Imaginez le monde de 2018. La fin du monde de 2012 n’a pas eu lieu mais on se demanderait presque si c’est un bien. Surtout, Google règne en maître absolu sur le monde, imposant ces diktats et ces décisions aux États qui ne deviennent alors que des fantoches à la solde d’une multinationale tentaculaire et immorale. Imaginez un monde régit par un homme paranoïaque, dont la seule vision du monde est l’amélioration de l’humain et l’immortalité de l’âme, quitte à bafouer toutes les lois (dont la bioéthique, entre autres). Bienvenue dans la démocratie Google !

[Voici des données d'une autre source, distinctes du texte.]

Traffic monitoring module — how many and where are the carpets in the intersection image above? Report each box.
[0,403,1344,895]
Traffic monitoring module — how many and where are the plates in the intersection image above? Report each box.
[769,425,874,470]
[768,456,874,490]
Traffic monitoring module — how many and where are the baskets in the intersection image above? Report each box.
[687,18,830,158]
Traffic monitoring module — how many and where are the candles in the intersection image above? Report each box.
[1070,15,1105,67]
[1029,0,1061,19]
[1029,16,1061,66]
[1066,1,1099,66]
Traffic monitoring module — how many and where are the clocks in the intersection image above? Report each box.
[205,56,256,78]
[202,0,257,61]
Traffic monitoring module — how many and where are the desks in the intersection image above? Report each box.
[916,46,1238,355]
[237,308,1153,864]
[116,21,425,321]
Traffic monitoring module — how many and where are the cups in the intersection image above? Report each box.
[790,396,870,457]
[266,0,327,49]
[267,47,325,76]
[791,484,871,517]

C’est le prédicat qu’ont fait les 2 auteurs de ce roman d’anticipation quelque peu exagéré, David ANGEVIN et Laurent ALEXANDRE. Pour la partie vérité, oui, Google a investi quelques millions de dollars dans une société de biotechnologie, 23AndMe, gérée par Anne Wojcicki, épouse de Sergey Brin. Ledit Sergey Brin qui a fait tester son ADN et y a trouvé des prédispositions pour la maladie de Parkinson. On va maintenant pouvoir passer à l’exagération de l’histoire. En 2018, non seulement tout le monde se fait tester son ADN, mais en plus tout le monde se le fait bidouiller. Palier à certaines maladies, une prédisposition à prendre du bide, à faire du cholestérol, etc. De la même manière, on peut “commander” le sexe de son futur marmot, la couleur des yeux, l’intelligence, etc. Le brassage génétique et la sélection naturelle ne se produisent plus et l’être humain peut alors devenir une sorte de super-animal ne souffrant de presque plus aucune maladie. Parallèlement, une sorte de résistance à ce mouvement se crée. Des groupes de terroristes s’organisent pour contrecarrer les plans des “transhumanistes”. C’est ainsi que Larry Page trouve la mort, tué en pleine rue par un extrémiste opposé à la modification de l’ADN. Sergey Brin, dont la maladie de Parkinson s’est déclarée, sombre à plus ou moins court terme dans une folie furieuse teintée de paranoïa, tout en restant à la tête de l’entreprise de Mountain View. Son but ultime, l’humain 3.0, l’intelligence artificielle, mais à quel prix ?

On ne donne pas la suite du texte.